Classic Myths

Page: 3

"Brave son, ask what you will, the gift is yours."

Quicker than a flash from his father's crown came the question from Phaeton:

"Will you let me for one day drive your chariot?"

Foolish father, foolish son! Apollo shook his head three times in warning.

"I have spoken rashly. This one thing no mortal can achieve. Nor can any immortal save myself hold in the horses that draw the fiery car of day. It is not honor, but death you ask. Change your wish."

Phaeton answered:

"My mother taught me that my father always kept his promises."

"It is even so, rash boy. If you do not change, neither can I. Bring the chariot of the Sun."

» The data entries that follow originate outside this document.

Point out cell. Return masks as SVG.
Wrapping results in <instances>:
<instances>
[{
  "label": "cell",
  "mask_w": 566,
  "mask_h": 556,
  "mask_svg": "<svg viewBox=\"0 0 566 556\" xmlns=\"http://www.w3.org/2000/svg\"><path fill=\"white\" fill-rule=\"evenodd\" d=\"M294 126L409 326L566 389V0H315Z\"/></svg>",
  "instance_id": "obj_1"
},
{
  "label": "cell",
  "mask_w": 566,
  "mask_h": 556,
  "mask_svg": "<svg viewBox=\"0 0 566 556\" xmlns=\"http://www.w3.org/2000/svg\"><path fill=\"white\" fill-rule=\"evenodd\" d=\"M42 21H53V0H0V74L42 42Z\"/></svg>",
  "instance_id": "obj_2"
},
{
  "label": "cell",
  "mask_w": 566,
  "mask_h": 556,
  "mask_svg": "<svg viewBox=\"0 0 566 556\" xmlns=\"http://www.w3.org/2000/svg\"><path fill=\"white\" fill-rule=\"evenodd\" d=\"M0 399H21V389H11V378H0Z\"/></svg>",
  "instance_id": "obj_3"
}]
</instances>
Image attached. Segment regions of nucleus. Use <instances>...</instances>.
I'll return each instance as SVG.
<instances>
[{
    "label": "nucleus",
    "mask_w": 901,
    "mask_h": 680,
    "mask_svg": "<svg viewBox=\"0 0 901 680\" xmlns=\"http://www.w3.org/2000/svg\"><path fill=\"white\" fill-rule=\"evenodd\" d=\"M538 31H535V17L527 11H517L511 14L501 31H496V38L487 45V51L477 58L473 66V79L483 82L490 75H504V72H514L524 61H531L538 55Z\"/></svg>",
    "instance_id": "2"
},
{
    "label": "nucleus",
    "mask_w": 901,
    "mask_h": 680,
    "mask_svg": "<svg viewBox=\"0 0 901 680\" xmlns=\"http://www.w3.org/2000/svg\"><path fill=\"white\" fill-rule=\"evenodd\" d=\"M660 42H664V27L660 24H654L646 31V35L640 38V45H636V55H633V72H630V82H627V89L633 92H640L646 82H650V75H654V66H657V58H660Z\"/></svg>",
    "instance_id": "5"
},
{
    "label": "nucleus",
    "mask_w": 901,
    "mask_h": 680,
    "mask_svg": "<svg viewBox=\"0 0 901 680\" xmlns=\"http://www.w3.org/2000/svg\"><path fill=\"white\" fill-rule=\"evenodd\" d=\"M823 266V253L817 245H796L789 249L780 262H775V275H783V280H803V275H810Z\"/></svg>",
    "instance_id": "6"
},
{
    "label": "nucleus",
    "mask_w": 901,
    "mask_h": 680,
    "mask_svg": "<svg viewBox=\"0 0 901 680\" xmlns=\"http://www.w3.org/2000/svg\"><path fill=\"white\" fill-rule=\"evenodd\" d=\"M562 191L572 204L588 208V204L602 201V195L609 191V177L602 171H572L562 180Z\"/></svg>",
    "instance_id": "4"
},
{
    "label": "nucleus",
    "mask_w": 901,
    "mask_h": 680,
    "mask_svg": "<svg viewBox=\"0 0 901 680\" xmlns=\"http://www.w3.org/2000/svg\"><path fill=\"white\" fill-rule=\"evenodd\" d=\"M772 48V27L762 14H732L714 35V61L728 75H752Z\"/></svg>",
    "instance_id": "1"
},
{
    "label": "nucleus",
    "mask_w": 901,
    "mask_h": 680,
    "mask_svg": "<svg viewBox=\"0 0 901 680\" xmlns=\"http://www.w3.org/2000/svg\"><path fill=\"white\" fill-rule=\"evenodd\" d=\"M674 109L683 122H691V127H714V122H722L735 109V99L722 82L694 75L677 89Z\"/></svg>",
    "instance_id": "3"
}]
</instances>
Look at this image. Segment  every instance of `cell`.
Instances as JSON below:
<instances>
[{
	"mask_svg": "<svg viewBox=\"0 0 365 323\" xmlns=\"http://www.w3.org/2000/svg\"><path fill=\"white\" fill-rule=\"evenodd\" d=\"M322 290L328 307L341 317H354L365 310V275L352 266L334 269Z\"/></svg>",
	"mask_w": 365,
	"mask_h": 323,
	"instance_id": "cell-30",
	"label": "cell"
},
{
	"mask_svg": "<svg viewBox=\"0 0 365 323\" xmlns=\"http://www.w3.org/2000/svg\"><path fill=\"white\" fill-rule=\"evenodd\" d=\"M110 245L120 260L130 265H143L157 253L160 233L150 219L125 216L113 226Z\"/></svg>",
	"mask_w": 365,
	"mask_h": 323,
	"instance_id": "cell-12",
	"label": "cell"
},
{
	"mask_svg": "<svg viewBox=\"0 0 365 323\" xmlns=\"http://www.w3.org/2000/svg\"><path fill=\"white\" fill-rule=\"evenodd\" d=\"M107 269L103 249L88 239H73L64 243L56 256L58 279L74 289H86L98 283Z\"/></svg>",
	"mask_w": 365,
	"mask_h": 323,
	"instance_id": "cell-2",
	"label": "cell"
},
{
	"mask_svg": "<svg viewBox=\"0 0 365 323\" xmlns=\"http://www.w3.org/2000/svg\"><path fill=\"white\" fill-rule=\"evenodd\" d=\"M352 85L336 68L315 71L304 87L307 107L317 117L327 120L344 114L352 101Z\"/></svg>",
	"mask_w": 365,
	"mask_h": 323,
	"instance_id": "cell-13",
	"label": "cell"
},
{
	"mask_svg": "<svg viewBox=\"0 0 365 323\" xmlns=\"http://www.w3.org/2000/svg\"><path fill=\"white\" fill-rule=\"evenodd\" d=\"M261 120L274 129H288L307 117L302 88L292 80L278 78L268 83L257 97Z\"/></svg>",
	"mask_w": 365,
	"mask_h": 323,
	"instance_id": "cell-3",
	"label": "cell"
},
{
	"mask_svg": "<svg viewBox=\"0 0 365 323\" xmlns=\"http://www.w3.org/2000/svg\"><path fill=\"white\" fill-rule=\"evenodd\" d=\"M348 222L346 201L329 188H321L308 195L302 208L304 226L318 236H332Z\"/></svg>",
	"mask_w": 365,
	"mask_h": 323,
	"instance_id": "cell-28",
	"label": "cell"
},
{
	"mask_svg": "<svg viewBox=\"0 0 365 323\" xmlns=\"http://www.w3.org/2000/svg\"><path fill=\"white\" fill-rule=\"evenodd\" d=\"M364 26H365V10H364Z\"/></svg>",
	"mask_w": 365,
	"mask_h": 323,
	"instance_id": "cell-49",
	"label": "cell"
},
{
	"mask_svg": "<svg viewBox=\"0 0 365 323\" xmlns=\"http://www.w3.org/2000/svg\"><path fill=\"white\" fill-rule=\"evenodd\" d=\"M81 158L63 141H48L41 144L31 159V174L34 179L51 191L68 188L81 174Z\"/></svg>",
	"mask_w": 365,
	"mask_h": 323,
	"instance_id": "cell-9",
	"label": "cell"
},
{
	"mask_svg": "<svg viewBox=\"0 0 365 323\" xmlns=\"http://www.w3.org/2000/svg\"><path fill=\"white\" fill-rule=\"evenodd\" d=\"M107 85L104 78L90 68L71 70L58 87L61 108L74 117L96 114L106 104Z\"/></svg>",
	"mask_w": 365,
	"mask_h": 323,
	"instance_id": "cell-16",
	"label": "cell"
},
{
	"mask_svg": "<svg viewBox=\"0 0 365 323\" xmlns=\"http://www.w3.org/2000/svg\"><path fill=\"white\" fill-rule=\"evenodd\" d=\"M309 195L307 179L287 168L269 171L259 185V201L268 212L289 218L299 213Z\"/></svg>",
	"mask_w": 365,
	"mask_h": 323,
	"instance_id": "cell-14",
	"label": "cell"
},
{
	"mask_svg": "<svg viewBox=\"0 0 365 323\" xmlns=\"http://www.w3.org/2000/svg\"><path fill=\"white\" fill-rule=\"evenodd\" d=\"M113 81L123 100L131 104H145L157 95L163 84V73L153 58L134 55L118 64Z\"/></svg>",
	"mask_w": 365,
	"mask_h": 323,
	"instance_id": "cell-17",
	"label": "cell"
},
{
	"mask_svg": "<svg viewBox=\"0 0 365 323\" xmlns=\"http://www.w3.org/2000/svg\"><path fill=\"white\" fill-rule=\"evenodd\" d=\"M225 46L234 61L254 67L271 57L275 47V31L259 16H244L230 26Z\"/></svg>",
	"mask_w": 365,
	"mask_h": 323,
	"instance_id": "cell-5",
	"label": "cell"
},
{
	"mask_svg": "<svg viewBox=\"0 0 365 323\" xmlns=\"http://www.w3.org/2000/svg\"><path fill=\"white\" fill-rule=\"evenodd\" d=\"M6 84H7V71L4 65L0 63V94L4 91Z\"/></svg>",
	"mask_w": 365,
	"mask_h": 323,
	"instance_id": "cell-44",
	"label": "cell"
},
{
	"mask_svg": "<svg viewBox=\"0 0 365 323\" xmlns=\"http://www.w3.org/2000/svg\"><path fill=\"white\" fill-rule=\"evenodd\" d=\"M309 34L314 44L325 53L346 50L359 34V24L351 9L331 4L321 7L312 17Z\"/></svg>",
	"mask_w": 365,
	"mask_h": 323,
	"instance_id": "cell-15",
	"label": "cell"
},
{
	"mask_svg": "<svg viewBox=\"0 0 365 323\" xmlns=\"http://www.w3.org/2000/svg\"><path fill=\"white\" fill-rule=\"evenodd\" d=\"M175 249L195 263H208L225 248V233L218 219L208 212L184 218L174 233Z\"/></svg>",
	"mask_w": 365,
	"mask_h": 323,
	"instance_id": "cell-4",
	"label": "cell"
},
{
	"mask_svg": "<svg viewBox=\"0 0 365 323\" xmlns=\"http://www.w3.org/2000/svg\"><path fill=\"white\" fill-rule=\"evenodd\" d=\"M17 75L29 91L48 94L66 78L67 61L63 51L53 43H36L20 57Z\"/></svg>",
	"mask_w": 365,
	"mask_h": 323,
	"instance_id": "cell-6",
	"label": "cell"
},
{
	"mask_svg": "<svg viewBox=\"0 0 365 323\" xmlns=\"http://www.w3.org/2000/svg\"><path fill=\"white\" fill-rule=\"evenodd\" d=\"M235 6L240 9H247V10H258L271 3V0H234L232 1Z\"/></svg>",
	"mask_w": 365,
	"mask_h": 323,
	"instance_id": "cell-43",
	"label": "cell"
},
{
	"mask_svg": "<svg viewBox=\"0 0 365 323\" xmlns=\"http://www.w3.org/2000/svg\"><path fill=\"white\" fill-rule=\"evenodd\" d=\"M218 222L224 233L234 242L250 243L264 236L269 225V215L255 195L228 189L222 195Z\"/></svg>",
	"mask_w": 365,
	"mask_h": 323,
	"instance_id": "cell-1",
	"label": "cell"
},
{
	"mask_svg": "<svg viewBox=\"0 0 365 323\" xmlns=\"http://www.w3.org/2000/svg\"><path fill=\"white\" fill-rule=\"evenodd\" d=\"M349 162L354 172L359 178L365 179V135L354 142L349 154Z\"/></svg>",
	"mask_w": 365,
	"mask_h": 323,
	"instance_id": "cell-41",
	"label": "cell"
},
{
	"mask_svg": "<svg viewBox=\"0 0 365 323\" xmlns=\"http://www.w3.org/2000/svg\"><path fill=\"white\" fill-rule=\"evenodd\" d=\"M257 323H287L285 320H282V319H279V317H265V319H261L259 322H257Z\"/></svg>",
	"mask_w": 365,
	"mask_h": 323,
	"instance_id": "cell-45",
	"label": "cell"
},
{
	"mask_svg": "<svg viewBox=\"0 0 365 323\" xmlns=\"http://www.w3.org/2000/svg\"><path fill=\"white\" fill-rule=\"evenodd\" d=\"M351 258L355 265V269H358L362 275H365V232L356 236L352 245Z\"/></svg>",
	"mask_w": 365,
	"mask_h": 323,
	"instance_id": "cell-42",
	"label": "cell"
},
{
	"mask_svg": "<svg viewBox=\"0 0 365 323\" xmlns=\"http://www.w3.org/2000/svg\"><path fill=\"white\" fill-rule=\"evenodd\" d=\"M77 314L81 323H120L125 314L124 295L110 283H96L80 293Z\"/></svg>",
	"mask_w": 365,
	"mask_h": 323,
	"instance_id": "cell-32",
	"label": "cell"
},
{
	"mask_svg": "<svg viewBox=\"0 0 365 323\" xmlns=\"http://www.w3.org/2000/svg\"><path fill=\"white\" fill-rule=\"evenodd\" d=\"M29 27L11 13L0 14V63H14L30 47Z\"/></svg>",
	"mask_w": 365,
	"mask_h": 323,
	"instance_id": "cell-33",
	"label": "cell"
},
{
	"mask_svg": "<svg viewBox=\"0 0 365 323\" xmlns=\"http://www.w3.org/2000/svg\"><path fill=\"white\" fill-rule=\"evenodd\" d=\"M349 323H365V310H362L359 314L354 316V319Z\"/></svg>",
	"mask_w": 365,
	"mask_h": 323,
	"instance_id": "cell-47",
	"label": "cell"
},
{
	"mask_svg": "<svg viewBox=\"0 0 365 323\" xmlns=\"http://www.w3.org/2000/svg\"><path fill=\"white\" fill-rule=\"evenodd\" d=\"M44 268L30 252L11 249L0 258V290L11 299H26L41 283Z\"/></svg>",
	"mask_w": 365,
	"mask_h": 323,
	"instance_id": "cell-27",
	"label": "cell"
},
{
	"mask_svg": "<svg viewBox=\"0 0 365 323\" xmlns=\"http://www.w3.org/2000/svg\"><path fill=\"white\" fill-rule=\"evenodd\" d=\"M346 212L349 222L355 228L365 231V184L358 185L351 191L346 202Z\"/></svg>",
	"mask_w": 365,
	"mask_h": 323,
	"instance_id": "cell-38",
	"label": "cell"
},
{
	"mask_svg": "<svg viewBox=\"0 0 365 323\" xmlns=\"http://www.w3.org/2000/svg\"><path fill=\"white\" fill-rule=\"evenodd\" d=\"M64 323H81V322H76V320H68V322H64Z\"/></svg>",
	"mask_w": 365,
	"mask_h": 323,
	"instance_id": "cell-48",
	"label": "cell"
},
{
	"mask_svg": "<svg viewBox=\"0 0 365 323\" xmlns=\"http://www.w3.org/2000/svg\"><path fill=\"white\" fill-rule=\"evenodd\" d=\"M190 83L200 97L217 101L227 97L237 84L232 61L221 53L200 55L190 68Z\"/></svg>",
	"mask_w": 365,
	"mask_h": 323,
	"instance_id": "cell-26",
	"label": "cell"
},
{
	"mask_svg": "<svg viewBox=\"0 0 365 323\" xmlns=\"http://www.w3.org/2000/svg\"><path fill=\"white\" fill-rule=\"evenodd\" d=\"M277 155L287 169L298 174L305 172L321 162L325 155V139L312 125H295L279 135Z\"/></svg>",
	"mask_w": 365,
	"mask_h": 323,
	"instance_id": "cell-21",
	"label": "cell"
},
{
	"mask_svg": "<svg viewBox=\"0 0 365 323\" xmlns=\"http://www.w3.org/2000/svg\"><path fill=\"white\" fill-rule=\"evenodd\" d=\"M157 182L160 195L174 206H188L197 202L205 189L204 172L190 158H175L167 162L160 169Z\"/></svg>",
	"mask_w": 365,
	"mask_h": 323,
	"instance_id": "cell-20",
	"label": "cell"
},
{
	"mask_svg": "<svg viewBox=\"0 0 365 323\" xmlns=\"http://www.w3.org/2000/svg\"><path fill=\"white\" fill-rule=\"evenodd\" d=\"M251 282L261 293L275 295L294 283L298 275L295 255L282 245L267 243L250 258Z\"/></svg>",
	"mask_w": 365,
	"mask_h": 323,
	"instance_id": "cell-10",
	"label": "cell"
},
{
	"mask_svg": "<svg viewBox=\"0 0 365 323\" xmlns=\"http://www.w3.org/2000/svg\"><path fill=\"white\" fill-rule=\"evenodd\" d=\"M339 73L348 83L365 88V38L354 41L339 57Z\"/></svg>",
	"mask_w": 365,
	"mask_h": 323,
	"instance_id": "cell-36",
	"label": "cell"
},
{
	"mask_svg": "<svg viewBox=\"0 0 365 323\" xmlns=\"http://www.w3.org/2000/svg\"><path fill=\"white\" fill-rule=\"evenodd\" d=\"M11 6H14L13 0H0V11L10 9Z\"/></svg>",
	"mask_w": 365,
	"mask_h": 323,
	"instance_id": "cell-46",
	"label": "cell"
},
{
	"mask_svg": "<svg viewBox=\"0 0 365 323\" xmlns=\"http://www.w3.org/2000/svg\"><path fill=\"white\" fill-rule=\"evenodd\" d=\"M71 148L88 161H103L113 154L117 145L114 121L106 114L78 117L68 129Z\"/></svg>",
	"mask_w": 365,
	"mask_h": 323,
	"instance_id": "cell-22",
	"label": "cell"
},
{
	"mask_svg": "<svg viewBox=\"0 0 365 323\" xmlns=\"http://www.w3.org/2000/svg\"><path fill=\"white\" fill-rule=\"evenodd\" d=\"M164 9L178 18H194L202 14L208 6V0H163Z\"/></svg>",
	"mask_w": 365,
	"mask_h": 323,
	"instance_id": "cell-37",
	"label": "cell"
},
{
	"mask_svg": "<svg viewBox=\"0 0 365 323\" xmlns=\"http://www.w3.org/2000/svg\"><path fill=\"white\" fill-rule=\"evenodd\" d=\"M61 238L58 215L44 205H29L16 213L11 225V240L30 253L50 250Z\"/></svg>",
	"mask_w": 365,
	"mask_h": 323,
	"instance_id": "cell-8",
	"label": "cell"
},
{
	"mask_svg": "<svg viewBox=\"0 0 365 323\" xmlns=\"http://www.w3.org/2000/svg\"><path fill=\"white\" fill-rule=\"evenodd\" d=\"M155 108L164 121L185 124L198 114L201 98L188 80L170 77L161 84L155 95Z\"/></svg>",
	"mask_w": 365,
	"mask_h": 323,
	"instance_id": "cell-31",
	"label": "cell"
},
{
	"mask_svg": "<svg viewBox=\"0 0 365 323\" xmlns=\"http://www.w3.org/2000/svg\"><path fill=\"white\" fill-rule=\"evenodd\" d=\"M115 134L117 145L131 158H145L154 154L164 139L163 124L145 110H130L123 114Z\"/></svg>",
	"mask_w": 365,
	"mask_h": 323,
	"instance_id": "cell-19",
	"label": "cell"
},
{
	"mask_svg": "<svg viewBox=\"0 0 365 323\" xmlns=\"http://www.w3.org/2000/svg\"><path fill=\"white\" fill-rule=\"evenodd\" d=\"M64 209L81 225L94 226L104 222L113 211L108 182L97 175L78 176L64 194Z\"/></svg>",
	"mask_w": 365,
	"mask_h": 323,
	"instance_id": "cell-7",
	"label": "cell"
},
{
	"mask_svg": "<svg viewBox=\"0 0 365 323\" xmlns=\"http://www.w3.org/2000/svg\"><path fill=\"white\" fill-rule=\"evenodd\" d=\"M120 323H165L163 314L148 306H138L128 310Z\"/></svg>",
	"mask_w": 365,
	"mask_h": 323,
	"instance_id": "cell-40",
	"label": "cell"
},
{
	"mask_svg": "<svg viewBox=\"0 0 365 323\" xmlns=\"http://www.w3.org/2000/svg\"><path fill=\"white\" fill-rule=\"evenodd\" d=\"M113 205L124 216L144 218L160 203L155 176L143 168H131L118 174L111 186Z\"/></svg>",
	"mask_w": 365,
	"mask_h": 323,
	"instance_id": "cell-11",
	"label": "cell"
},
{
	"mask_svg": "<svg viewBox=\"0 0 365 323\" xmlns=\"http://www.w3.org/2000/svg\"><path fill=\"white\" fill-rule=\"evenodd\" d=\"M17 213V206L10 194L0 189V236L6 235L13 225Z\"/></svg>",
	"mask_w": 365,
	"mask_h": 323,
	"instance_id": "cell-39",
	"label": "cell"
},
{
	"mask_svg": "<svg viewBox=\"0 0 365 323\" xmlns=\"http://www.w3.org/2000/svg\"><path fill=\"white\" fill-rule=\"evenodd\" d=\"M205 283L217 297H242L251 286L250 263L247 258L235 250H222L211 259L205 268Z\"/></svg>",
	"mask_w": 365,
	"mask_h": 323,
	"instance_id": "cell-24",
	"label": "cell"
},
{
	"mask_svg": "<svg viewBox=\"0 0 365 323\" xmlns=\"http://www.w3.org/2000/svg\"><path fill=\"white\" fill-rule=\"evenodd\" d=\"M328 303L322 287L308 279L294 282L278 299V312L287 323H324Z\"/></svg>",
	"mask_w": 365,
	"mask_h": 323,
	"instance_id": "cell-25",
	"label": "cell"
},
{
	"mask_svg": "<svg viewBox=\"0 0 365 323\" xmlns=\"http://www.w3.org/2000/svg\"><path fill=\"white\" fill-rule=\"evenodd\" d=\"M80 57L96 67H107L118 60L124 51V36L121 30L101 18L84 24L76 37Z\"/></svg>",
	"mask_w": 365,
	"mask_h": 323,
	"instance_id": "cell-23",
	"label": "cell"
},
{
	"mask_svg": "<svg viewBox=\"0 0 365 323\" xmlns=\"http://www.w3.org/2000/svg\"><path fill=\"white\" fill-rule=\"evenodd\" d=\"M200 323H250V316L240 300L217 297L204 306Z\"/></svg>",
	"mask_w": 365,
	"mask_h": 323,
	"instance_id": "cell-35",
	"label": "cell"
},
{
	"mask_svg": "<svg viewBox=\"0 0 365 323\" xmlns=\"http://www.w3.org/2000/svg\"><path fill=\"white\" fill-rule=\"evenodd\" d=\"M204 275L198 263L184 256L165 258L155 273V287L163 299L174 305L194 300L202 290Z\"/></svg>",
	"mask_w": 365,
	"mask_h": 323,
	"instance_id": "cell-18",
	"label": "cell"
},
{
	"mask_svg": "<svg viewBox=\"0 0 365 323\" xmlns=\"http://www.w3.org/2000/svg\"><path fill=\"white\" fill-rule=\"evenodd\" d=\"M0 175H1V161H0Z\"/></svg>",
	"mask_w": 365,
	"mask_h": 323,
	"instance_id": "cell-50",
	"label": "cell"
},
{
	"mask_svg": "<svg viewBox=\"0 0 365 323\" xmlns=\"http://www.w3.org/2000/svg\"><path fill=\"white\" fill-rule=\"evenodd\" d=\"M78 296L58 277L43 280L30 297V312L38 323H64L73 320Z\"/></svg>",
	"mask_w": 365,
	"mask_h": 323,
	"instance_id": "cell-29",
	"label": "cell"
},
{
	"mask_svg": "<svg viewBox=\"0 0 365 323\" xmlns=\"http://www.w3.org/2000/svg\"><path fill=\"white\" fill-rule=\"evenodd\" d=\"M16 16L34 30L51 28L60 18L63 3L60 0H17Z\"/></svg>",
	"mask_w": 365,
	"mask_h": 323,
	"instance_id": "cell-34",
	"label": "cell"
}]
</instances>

The daring child stood beside the glorious car that was higher than his head. His eyes flashed bright as the diamonds that studded the back of the golden chariot. The golden axle gleamed through the silver spokes, for the chariot was made of naught but gold and silver and precious stones.

Then Early Dawn threw open the purple doors of the eastern sky. The stars, answering the signal of the Day Star, slowly passed from sight, followed by their marshal.

The Hours obeyed Apollo's orders, and, harnessing the horses, led out the wondrous creatures and fastened them to the chariot.

Apollo bathed Phaeton's face with ointment, and taking up the crown of shining rays, fastened it on the rash boy's head.

With a sigh, he said:

"My son, you will at least take my advice in one thing: spare the whip and hold tight the lines. You will see the marks of the wheels where I have gone before, and they will guide. Go not too high or you will burn the heavens, nor too low or you will set your mother's home, the earth, on fire. The middle course is best. Take the reins, or, if even now you will change your wish, abide here, and yield the car to me."

Phaeton leaped into the golden chariot, and with a proud smile thanked his father. Then he gave the word to the horses.

They darted forward through the morning clouds with the fury of a tempest. Men on the earth thought it was noonday and tried to do double their daily work. The fiery horses soon found their load was light, and that the hands on the reins were frail. They dashed aside from their path, until the fierce heat made the Great and the Little Bear long to plunge into the sea.

Poor Phaeton, looking down on the earth, grew pale and shook with terror. He wished that he had never seen these shining steeds, had never sought the palace of the Sun, and that he had never held his father to that rash promise.

Diana, who drives the chariot of the Moon, heard the mad racket in the sky, and shooting her arrows at the frightened horses, turned them aside in time to prevent them from dashing her own silver car to pieces.